SPetty wrote:Today I learned that a quarter pound stick of butter (4 ounces) is a half cup (8 ounces) when measuring by volume. What's kind of boggling about it is that you consider butter to be a fairly dense food (solids are more densely packed than liquids, right?), yet it weighs less than an equal amount of water?
Indeed, butter floats which means it is lighter than water, but still the numbers do not seem to match.tollbaby wrote:fat is lighter than water... that's why it floats
One quater pound (453.6/4) = 113.4 grams of butter of density .911 is 124.5 mLs.
A fluid ounce is 29.57 mLs (so a fluid ounce of water weighs more than one ounce=28.35 g) so the volume of a quater pound of butter should be only 4.2 fluid ounces, more than 4 certainly, but still far from 8.

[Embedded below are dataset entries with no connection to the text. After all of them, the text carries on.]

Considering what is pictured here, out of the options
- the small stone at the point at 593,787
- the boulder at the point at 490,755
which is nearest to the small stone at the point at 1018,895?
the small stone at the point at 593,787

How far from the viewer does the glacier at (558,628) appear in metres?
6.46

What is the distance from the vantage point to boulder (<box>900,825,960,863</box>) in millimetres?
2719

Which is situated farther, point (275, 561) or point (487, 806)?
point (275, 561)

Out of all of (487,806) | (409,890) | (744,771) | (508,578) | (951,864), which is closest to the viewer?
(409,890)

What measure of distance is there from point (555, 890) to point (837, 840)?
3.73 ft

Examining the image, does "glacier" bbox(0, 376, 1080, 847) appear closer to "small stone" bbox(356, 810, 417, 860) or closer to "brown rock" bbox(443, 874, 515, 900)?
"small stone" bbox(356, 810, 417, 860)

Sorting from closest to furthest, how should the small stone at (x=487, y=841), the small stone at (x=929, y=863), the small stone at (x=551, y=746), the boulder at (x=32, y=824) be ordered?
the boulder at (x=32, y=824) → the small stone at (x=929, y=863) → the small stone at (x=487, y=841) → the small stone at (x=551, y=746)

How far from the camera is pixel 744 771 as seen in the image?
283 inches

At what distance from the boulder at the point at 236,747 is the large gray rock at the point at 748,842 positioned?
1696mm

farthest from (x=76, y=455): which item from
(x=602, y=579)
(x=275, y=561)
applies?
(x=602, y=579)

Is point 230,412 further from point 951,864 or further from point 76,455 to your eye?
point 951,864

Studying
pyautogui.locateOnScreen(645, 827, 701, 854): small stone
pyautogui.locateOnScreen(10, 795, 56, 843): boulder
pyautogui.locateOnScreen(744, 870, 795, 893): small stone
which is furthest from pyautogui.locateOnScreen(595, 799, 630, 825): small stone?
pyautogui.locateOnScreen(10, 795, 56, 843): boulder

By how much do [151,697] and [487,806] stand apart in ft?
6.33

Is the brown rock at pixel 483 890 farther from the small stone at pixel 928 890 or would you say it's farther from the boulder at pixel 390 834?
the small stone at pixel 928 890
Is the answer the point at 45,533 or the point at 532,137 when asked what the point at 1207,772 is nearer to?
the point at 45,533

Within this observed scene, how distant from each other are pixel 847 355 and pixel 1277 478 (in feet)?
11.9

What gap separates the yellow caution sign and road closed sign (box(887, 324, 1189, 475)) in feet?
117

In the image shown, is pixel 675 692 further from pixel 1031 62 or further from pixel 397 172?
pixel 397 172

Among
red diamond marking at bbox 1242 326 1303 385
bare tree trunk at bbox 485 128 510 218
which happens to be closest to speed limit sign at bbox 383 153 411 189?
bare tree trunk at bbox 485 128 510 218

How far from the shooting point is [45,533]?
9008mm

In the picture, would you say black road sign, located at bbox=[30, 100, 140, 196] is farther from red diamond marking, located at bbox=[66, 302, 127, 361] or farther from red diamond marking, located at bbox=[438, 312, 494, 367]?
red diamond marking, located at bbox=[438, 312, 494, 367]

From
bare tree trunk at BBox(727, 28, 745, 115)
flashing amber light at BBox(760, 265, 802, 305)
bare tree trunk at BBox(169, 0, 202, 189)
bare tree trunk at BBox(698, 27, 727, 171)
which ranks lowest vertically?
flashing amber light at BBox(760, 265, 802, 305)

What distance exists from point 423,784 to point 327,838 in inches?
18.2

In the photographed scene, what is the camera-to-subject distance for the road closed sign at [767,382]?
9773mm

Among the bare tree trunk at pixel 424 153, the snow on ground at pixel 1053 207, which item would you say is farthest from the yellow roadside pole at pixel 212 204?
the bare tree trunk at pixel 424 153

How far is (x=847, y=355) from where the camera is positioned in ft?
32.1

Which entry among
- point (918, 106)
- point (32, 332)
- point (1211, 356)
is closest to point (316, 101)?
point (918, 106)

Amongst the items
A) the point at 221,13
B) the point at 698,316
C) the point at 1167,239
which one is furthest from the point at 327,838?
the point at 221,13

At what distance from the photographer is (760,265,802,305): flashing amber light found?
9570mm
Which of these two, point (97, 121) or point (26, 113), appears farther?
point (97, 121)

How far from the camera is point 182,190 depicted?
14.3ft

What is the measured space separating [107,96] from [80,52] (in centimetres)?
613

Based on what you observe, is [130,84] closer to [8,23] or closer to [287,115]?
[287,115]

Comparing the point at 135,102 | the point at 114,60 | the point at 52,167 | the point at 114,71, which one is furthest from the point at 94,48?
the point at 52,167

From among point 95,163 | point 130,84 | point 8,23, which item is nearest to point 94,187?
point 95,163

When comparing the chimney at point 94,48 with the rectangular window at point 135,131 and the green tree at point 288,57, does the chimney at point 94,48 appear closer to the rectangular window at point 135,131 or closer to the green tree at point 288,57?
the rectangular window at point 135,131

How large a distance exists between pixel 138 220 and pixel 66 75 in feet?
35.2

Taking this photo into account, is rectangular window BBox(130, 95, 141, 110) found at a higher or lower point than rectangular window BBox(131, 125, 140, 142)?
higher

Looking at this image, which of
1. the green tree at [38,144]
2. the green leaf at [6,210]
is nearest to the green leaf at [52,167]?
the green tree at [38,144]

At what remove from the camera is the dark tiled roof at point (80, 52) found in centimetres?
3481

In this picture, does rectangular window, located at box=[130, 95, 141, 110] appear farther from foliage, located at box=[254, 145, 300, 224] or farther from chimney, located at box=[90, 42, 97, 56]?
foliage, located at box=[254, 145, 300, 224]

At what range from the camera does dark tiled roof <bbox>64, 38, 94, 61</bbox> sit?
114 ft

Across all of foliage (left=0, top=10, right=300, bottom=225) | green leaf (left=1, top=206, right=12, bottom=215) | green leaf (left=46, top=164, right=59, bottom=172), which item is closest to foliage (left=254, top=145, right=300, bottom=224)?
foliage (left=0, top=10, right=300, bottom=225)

Although there is such things as a "dry quart" and a "dry pint" there is no "dry ounce".
But since a dry pint is 550.6 mL, the volume of one quater pound is 0.226 "dry pint" thus less than a quater "dry pint", while 4.2 fluid ounces are more than the quater of a (fluid) pint of 16 fl oz.
Do not always assume solids are less packed than liquids. Most usual metals (iron, copper, zinc, to say nothing of aluminum, of course) float on mercury. Gold, on the other hand, would sink... until it is attacked by the mercury to form amalgam.